Reputation: 23
I have an XML document like the one shown below:
<root>
<Item>
<A>text1</A>
<B>text2</B>
<C>text3</C>
<C>text4</C>
<C>text5</C>
<D>text6</D>
...
</Item>
<Item>
...
</Item>
...
</root>
It's relatively simple with one complicating factor: Each item
can have any number of C
s.
Ultimately, I'd love to have this in a table like:
A B C D
1 text1 text2 <list [3]> text6
I've already created my table for the other variables (in what's probably a messy way, but it works):
vnames<-c("A","B","D")
dat<-list()
for(i in 1:length(vnames)){
dat[[i]]<-xml_text(xml_find_first(nodeset,paste0(".//d1:",vnames[[i]]),xml_ns(xmlfile)))
}
dat<-as.data.frame(dat,col.names=vnames)
But this method only works when xml_find_first
actually gives you everything you want. I could use xml_find_all
, but this makes the list lengths unequal for merging. I get a long list of C
s and I don't know which one goes with which item.
I can certainly loop through each item and xml_find_all
the C
s, but that seems inefficient.
Is there any easier way to do this?
Upvotes: 1
Views: 816
Reputation: 24079
Here is a possible solution, I am not sure if the final result is what you are looking for.
This works well if all of the data is only one level down. If data is stored multiple levels down in the xml then this solution needs to be extended. The basic approach is to parse all of the Item nodes out. Collect the information from all of the children nodes from in each item node, then create an item index by counting the number of children in each item.

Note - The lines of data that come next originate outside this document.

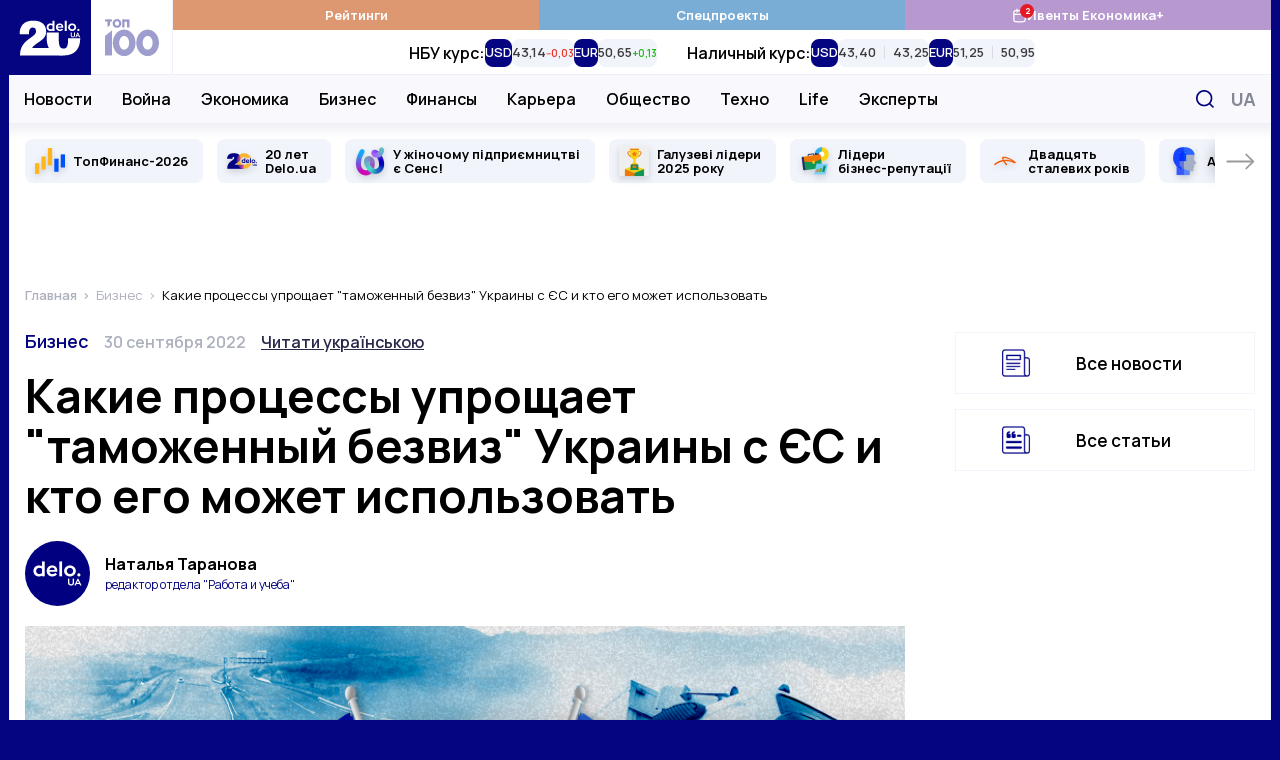

--- FILE ---
content_type: image/svg+xml
request_url: https://delo.ua/static/build/img/svg/info.5c9df945bb.svg
body_size: -143
content:
<svg width="18" height="18" fill="none" xmlns="http://www.w3.org/2000/svg"><path d="M0 9a9 9 0 1118 0A9 9 0 110 9z" fill="#fff"/><path d="M8.86 2a1.533 1.533 0 110 3.069A1.533 1.533 0 118.86 2zm1.395 4.031H7.658a.912.912 0 100 1.824h.09v5.318H6.745V15h4.51v-1.827h-.997V6.031h-.003z" fill="#00007F"/></svg>

--- FILE ---
content_type: application/javascript; charset=utf-8
request_url: https://fundingchoicesmessages.google.com/f/AGSKWxWME7o25gTeR_WPLSdb3Se9dTzT-feiFTpFIbSRYEmljhrcFn5Vcph0LKIiGPWGexHi3a5hlJzMwR7oVvBuXD43XCxlNEjYjAcK8hhZ000Jd8hYz9nvBLWP93HrH2TxG4lxfl0j5JwAONj5graW8edNNkAnMcEjI7BQdkp6Z6lwJD34SwYhKu7Ujo0C/_/ad_configurations_/showindex-ad-/projectwonderful_/js.ng/channel_/exitpopunder_
body_size: -1289
content:
window['2968aef6-456a-4c27-8431-e01c35a45404'] = true;

--- FILE ---
content_type: image/svg+xml
request_url: https://delo.ua/static/build/img/svg/arrow.2d9f8930b6.svg
body_size: -210
content:
<svg width="17" height="11" fill="none" xmlns="http://www.w3.org/2000/svg"><path d="M11.72 1.386l-.67.668 2.974 2.974H.833v.945h13.191l-2.973 2.973.668.668L15.833 5.5l-4.114-4.114z" fill="#050581" stroke="#050581" stroke-width="1.2"/></svg>

--- FILE ---
content_type: application/javascript
request_url: https://delo.ua/static/build/pub/js/fitty.86ff02af62.js
body_size: 1067
content:
"use strict";(self.webpackChunk=self.webpackChunk||[]).push([[594],{8055:function(e,t,n){n.r(t);var i=function(e){if(e){var t=function(e){return[].slice.call(e)},n=3,i=[],r=null,o="requestAnimationFrame"in e?function(){e.cancelAnimationFrame(r),r=e.requestAnimationFrame((function(){return u(i.filter((function(e){return e.dirty&&e.active})))}))}:function(){},a=function(e){return function(){i.forEach((function(t){return t.dirty=e})),o()}},u=function(e){e.filter((function(e){return!e.styleComputed})).forEach((function(e){e.styleComputed=f(e)})),e.filter(d).forEach(p);var t=e.filter(s);t.forEach(c),t.forEach((function(e){p(e),l(e)})),t.forEach(m)},l=function(e){return e.dirty=0},c=function(e){e.availableWidth=e.element.parentNode.clientWidth,e.currentWidth=e.element.scrollWidth,e.previousFontSize=e.currentFontSize,e.currentFontSize=Math.min(Math.max(e.minSize,e.availableWidth/e.currentWidth*e.previousFontSize),e.maxSize),e.whiteSpace=e.multiLine&&e.currentFontSize===e.minSize?"normal":"nowrap"},s=function(e){return 2!==e.dirty||2===e.dirty&&e.element.parentNode.clientWidth!==e.availableWidth},f=function(t){var n=e.getComputedStyle(t.element,null);return t.currentFontSize=parseFloat(n.getPropertyValue("font-size")),t.display=n.getPropertyValue("display"),t.whiteSpace=n.getPropertyValue("white-space"),!0},d=function(e){var t=!1;return!e.preStyleTestCompleted&&(/inline-/.test(e.display)||(t=!0,e.display="inline-block"),"nowrap"!==e.whiteSpace&&(t=!0,e.whiteSpace="nowrap"),e.preStyleTestCompleted=!0,t)},p=function(e){e.element.style.whiteSpace=e.whiteSpace,e.element.style.display=e.display,e.element.style.fontSize=e.currentFontSize+"px"},m=function(e){e.element.dispatchEvent(new CustomEvent("fit",{detail:{oldValue:e.previousFontSize,newValue:e.currentFontSize,scaleFactor:e.currentFontSize/e.previousFontSize}}))},y=function(e,t){return function(){e.dirty=t,e.active&&o()}},v=function(e){return function(){i=i.filter((function(t){return t.element!==e.element})),e.observeMutations&&e.observer.disconnect(),e.element.style.whiteSpace=e.originalStyle.whiteSpace,e.element.style.display=e.originalStyle.display,e.element.style.fontSize=e.originalStyle.fontSize}},S=function(e){return function(){e.active||(e.active=!0,o())}},h=function(e){return function(){return e.active=!1}},w=function(e){e.observeMutations&&(e.observer=new MutationObserver(y(e,1)),e.observer.observe(e.element,e.observeMutations))},b={minSize:16,maxSize:512,multiLine:!0,observeMutations:"MutationObserver"in e&&{subtree:!0,childList:!0,characterData:!0}},z=null,F=function(){e.clearTimeout(z),z=e.setTimeout(a(2),E.observeWindowDelay)},g=["resize","orientationchange"];return Object.defineProperty(E,"observeWindow",{set:function(t){var n="".concat(t?"add":"remove","EventListener");g.forEach((function(t){e[n](t,F)}))}}),E.observeWindow=!0,E.observeWindowDelay=100,E.fitAll=a(n),E}function W(e,t){var r=Object.assign({},b,t),a=e.map((function(e){var t=Object.assign({},r,{element:e,active:!0});return function(e){e.originalStyle={whiteSpace:e.element.style.whiteSpace,display:e.element.style.display,fontSize:e.element.style.fontSize},w(e),e.newbie=!0,e.dirty=!0,i.push(e)}(t),{element:e,fit:y(t,n),unfreeze:S(t),freeze:h(t),unsubscribe:v(t)}}));return o(),a}function E(e){var n=arguments.length>1&&void 0!==arguments[1]?arguments[1]:{};return"string"==typeof e?W(t(document.querySelectorAll(e)),n):W([e],n)[0]}}("undefined"==typeof window?null:window);t.default=i}}]);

Then store all of the data in a 3 column data frame: ItemIndex, Child Name and value. From here it is a matter of converting to the desired final format.
library(xml2)
page<-read_xml("<root>
<Item>
<A>text1</A>
<B>text2</B>
<C>text3</C>
<C>text4</C>
<C>text5</C>
<D>text6</D>
</Item>
<Item>
<A>text12</A>
<B>text22</B>
<C>text32</C>
</Item>
</root>")
#find all items and store as a list
items<-xml_find_all(page, ".//Item")
#extract all children's names and values
nodenames<-xml_name(xml_children(items))
contents<-trimws(xml_text(xml_children(items)))
#Need to create an index to associate the nodes/contents with each item
itemindex<-rep(1:length(items), times=sapply(items, function(x) {length(xml_children(x))}))
#store all information in data frame.
df<-data.frame(itemindex, nodenames, contents)
#Convert from long to wide format
library(tidyr)
pivot_wider(df, id_cols= itemindex, names_from = nodenames,
values_from = contents) # %>% unnest(cols = c(A, B, C, D))
# A tibble: 2 x 5
itemindex A B C D
<int> <list<fct>> <list<fct>> <list<fct>> <list<fct>>
1 [1] [1] [3] [1]
2 [1] [1] [1] [0]
Upvotes: 1